— START OF Provided text —

Zines Create Scene At Possible Futures

Karen Ponzio Photos

Making zines at The New Haven Zine Club.

Tiny Ghosts Haunting Small Things, The Band Plays in Front of a Big Audience, and Cars Go Too Fast (and our road design encourages it) are not titles you might find on the bestseller list or at your local news stand. But you can find them in the zine library making its way through the city as part of the New Haven Zine Scene, a group of creatives that meet up once a month to make, read, and talk about zines and share everything and anything zine related. This past Saturday, the group met for the first time at Possible Futures on Edgewood Avenue, where it will continue to trade off monthly meeting dates with Witch Bitch Black Box on Whitney.

Alice Prael folding free zines from Magik Press.

Organizer Alice Prael began their zine journey in 2016 with silly little flower drawings that all had little jokes with them,” they said. They decided they wanted to collect them into one place. They had also just learned about the eightfold zine — an eight-page zine that can be made by folding one piece of paper a certain way and making one cut with scissors — and thought I can totally do this, this is a manageable amount of work.”

Prael had always wanted to be a writer but found longer forms very intimidating.” They found that creating zines gave them manageable pieces” to work with.

I like that I can do it entirely myself and bring it into the world, and also make progress that I can share without having to have the whole thing done all at once,” they said.

That journey also led to a series of zine making workshops held at a couple of different locations in the city. Through those Prael found that many people were also interested in reading zines and learning about them, including the basics of what a zine is. 

Prael described a zine as a fairly small book or magazine sort of format, self or independently published.… It’s a radical form of publishing that allows people to take more control and agency over the product that they’re creating. There’s no gatekeeper. You can just print it off and just leave them places.”

The Zine Library is Prael’s collection of zines that they have purchased over the years and is a prominent feature of each club meet up. Anyone who comes that day is welcome to read them. Prael also brings a selection of paper, markers, pencils, pens, stickers, scissors, and glue sticks, as well as old magazines and catalogs that people can use for collage work. Other attendees bring supplies to share as well, and many bring their own zines that they have previously made. Prael is often found guiding someone in their first zine making, as are other attendees with zine experience, which is in line with their hope that a community of practice” develops where everyone who attends can share knowledge. 

Karen Ponzio Photo

The Zine Library.

I’m hoping that in developing more of a community, we have to figure out less entirely on our own and can identify the tools that are available,” Prael said, noting that there are free and open-source tech tools already out there. Maybe if we can bring folks together, we can figure it out together.” 

That includes those who want to show up and peruse the zines instead of making them. Even just reading zines and looking at other people’s is part of the creative process,” Prael said. You don’t have to make a thing if you don’t want to. Just be into zines, that’s cool.”

— END OF Provided text —
— START OF Supplied information —

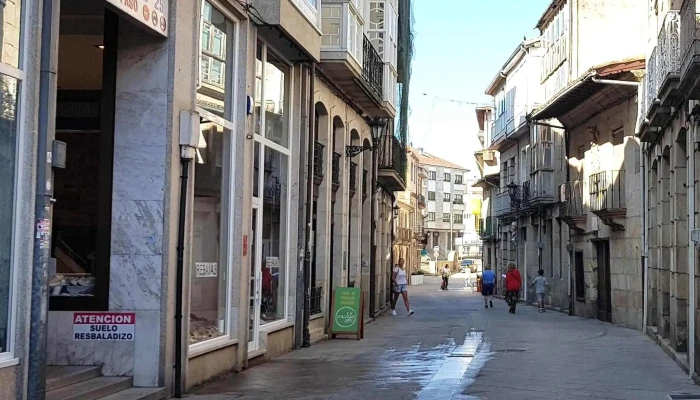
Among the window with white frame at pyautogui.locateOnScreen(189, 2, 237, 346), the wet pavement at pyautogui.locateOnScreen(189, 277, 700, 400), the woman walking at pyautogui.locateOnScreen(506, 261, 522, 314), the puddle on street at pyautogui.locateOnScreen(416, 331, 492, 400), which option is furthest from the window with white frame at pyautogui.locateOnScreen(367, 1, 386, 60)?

— END OF Supplied information —

**Exercise instructions:**
[a] List every zine title given in the first paragraph of the article on the New Haven Zine Scene.
[b] Answer these questions using the article on the New Haven Zine Scene:
(i) On which street is Possible Futures located?
(ii) In what year did Alice Prael begin making zines?
(iii) How is an eightfold zine made?
[c] Pick up the article on the New Haven Zine Scene after its last sentence and keep writing.
The material comes from a different source than the article.

**The answers:**
[a]
- Tiny Ghosts Haunting Small Things
- The Band Plays in Front of a Big Audience
- Cars Go Too Fast (and our road design encourages it)

[b]
(i) Edgewood Avenue.
(ii) 2016.
(iii) By folding one piece of paper a certain way and making one cut with scissors.

[c]
Prael’s work in digital preservation has given them insight into how zines have become more popular over the past few years — how there is both the desire and need for something more tangible. 

I think there’s more of a recognition of how ephemeral digital works are, and so I think there’s a real grasping for more tactile things, being able to create art and writing and bring it entirely to fruition and have the physical thing. There’s a very real pride to that,” Prael said.

On this Saturday there were anywhere from six to 12 people at a time, of all ages, finding their way through making an eight-fold zine with assistance, checking out the offerings of the zine library, or working on their own zines from materials that they had brought with them. Some had just happened upon the event while visiting the store, and some were regular attendees. 

Paul Noel had brought copies of his zine with him, called Punks on the Beach: Sand in Your Suit, an issue from a series that is also included in Prael’s library. He said his black and white zines are more like a comic book” and that he mostly passes them out to his friends.”

Founder of Divine zine JiJi Wong, who was helping others make their own eight-fold zines along with Prael, brought a few copies of the latest issue, titled Heaven and Hell.” They said the zine explores the perspectives” of those who are religious and spiritual” and includes poetry, visual art, essays, and photography. Wong also commented on the zine club saying it gave people a chance to spread the love” and participate.” While here, Wong added, they may have spontaneous thought, but it doesn’t just sit there. This motivates them into action.”

The two zines brought in by Wong and Noel.

The variety of what many were creating, as well as what already existed in the library, was a fine example of this participation and love. Some were more civic minded or based in world issues, like Prael’s aforementioned Cars Go Too Fast and a Free Palestine-themed zine published by Magik Press. Some were more visual art based, like a collection called Drawings for Music by artist Ben Cannan. And then there was a poetry chapbook-type zine by writer and musician Brian Ember that gathered earlier pieces of his writings from 1990 to 1993. Some were the size of a typical newsstand magazine and some you could easily fit in your pocket, but each one was unique and stood on its own as a piece of art.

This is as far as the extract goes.